At present moment, PILEP+90 is fully immersed in the first phase of the study.
Specifically, the over-90s participating in the project have already been selected and home interviews are being carried out in order to subsequently analyse the data collected. Specifically, the following information of interest is being collected:
a) Demographic data: age, sex, educational level, occupation, marital status, type of cohabitation, socio-economic status.
b) Medical history and current medication.
c) Cognitive status: memory complaints and performance in a short cognitive test.
d) Perceived health and quality of life: general state of health, physical and emotional state, daily activities, social support, pain, feeling of loneliness.
e) Functional dependence: situation of disability and dependence, existence of relevant sensory deficits, capacity to carry out daily tasks.
f) Habits and lifestyles: biometric data, sleep, stress, consumption of tobacco and alcohol, diet, daily activities.

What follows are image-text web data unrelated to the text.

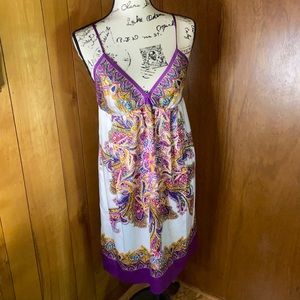 ICE Satin Cocktail Dress Indian Themed Print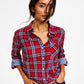 Camisa Tommy Hilfiger Feminina com Aba Lateral e Botões Vermelha Tamanho Grande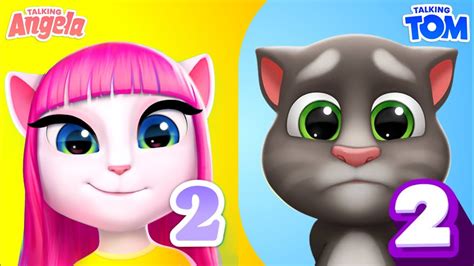 My Talking Tom 2 Vs My Talking Angela 2 New Gameplay Youtube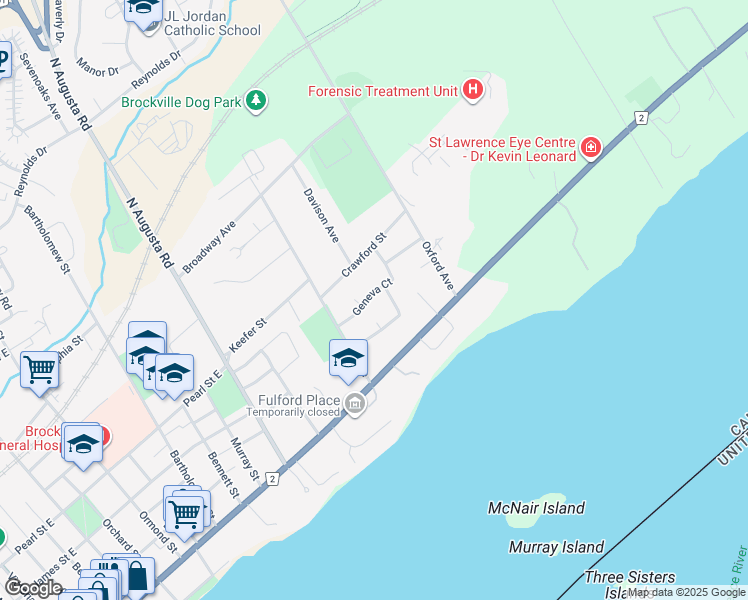 map of restaurants, bars, coffee shops, grocery stores, and more near 30 Geneva Court in Brockville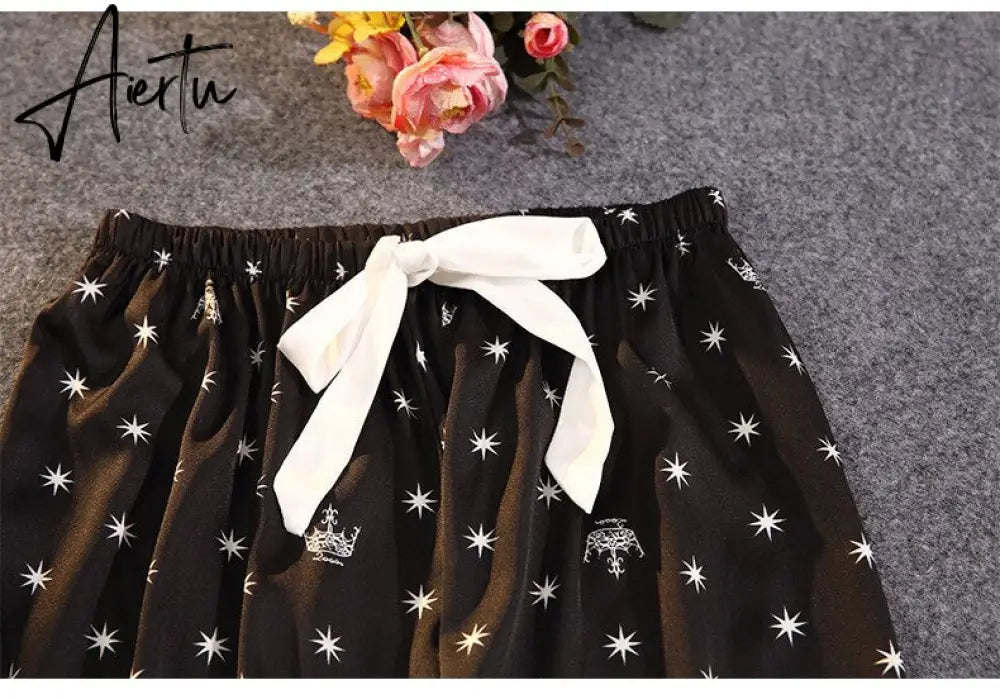Women's Summer Two-piece Suit Pajamas Ice Silk Satin Thin Outwear Print Lace Pyjamas Home Suit for Women Clothes Aiertu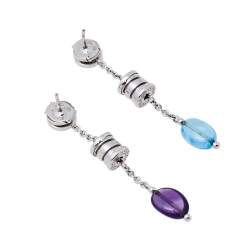 Bvlgari B.Zero1 Amethyst Topaz 18K White Gold Drop Earrings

At the end of the first phase of PILEP+90, researchers will be able to describe some of the characteristics associated with the phenomenon of longevity. However, it will not be until the culmination of the second phase, in which an exhaustive clinical examination of a subsample of people over 90 free of dementia will be carried out, when a greater volume of data will be obtained with which to construct predictive longevity models. Using data mining techniques PILEP+90 will become an invaluable tool for the identification of healthy aging factors related to lifestyle and therefore susceptible to modification. The creation of algorithms based on the processing of clinical, cognitive, demographic, etc. data can guide health decision making and help implement individualized preventive programs. Ultimately, this research programme aims to delay the effects of cognitive ageing, reduce the risk of developing dementia, promote the level of functional independence and increase the quality of life of all older people.